**Part of a data file**.
☆ ☆ ☆ ☆ ☆
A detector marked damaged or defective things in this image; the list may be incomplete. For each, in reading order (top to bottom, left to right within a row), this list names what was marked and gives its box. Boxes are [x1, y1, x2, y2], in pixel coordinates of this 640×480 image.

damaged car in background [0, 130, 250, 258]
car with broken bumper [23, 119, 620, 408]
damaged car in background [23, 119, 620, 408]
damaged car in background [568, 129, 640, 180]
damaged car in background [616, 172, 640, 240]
☆ ☆ ☆ ☆ ☆
Please lay out the material from its first line through the line containing "damaged car in background [23, 119, 620, 408]", inclusive, as a Markdown table with the columns Row and Line. Number each row and leave out blank lines.

**Answer below**.
| Row | Line |
|---|---|
| 1 | A detector marked damaged or defective things in this image; the list may be incomplete. For each, in reading order (top to bottom, left to right within a row), this list names what was marked and gives its box. Boxes are [x1, y1, x2, y2], in pixel coordinates of this 640×480 image. |
| 2 | damaged car in background [0, 130, 250, 258] |
| 3 | car with broken bumper [23, 119, 620, 408] |
| 4 | damaged car in background [23, 119, 620, 408] |